Her father’s voice was suddenly detached, as if he were talking to one of his clients at his law firm, explaining why the case was a loser and he wouldn’t take it to court. As her father, Brad knew he had no responsibility here. Educating a daughter about the hazards of dating and premarital sex fell squarely under the purview of maternal responsibility. Fathers brought home a regular paycheck, killed spiders, and took out the garbage. The other stuff was for women to handle.
His rage cut through her, splitting her heart in two. “I know, Daddy, and I don’t know what I was thinking.” That wasn’t true. She remembered exactly what she’d been thinking as Nick slipped his hand inside her panties.
I don’t know him well enough to be doing this, but it feels so good, and everybody else is already doing it, and if we’re careful, nothing will happen, and if I don’t do this, he won’t like me anymore, but if I do it with him, he’ll be my boyfriend and he’ll love me, and I won’t be a weirdo anymore
.
“And what do you and this Nick person propose to do about it?” Her parents were taking turns interrogating her, but neither offered up even a modicum of sympathy or understanding. They weren’t doing the good cop/bad cop thing; they were both bad cops.
“I haven’t told him yet.
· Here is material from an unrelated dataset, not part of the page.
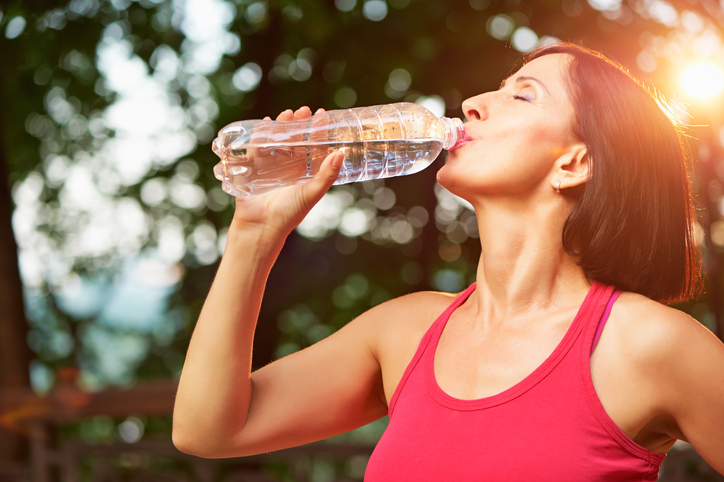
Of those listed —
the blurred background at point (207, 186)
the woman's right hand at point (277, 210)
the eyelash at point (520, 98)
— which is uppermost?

I thought he was away for the summer, but he’s here. I’m going to tell him tomorrow. I wanted to tell you first. I don’t know what to do next.” That was the truth, and that was why she had wanted to tell her parents. They would know how to handle this. They would make it all right again — that was what parents were supposed to do. “I want you to help me figure out what to do. Please?”
Her father grunted, and Grace could just barely make out his face in the dim light of the candles flickering on the glass-topped table next to his chair. His lips were clamped tight shut, almost disappearing inside his mouth, and his fists were clenched in his lap. Turning to her mother, he said in a monotone, “Betsy, I’m done. Take care of this. I don’t want to hear another word about it.” Saying nothing to Grace, avoiding her eyes, brushing past her hand as she reached out to touch him, he stormed back into the house, his shoes crunching on the pieces of broken pottery. The door slammed behind him, and the glass panes rattled.
“Mom, I’m sorry. I know it was stupid. I made a terrible mistake. Please forgive me,” Grace whimpered as she crawled across the floor, not caring that pieces of the broken cup were cutting her palms, to where her mother sat on the old wicker settee.
Craving some sign that although she may not be forgiven — Grace knew that would probably take years — she was still loved, Grace reached for her mother’s hand, tried to rest her head on her mother’s lap. But Betsy pulled her hand away, crossed her legs, and stared out into the dark yard.
“Mommy, please, I need you.” Grace was begging for what she felt in her heart was her right, in spite of what she’d done, but it was no use. A wall had been erected between them, and no amount of pleading would be enough to tear it down, or carve even a tiny doorway. Although her mother was less than a foot away from her, Grace had never felt more alone.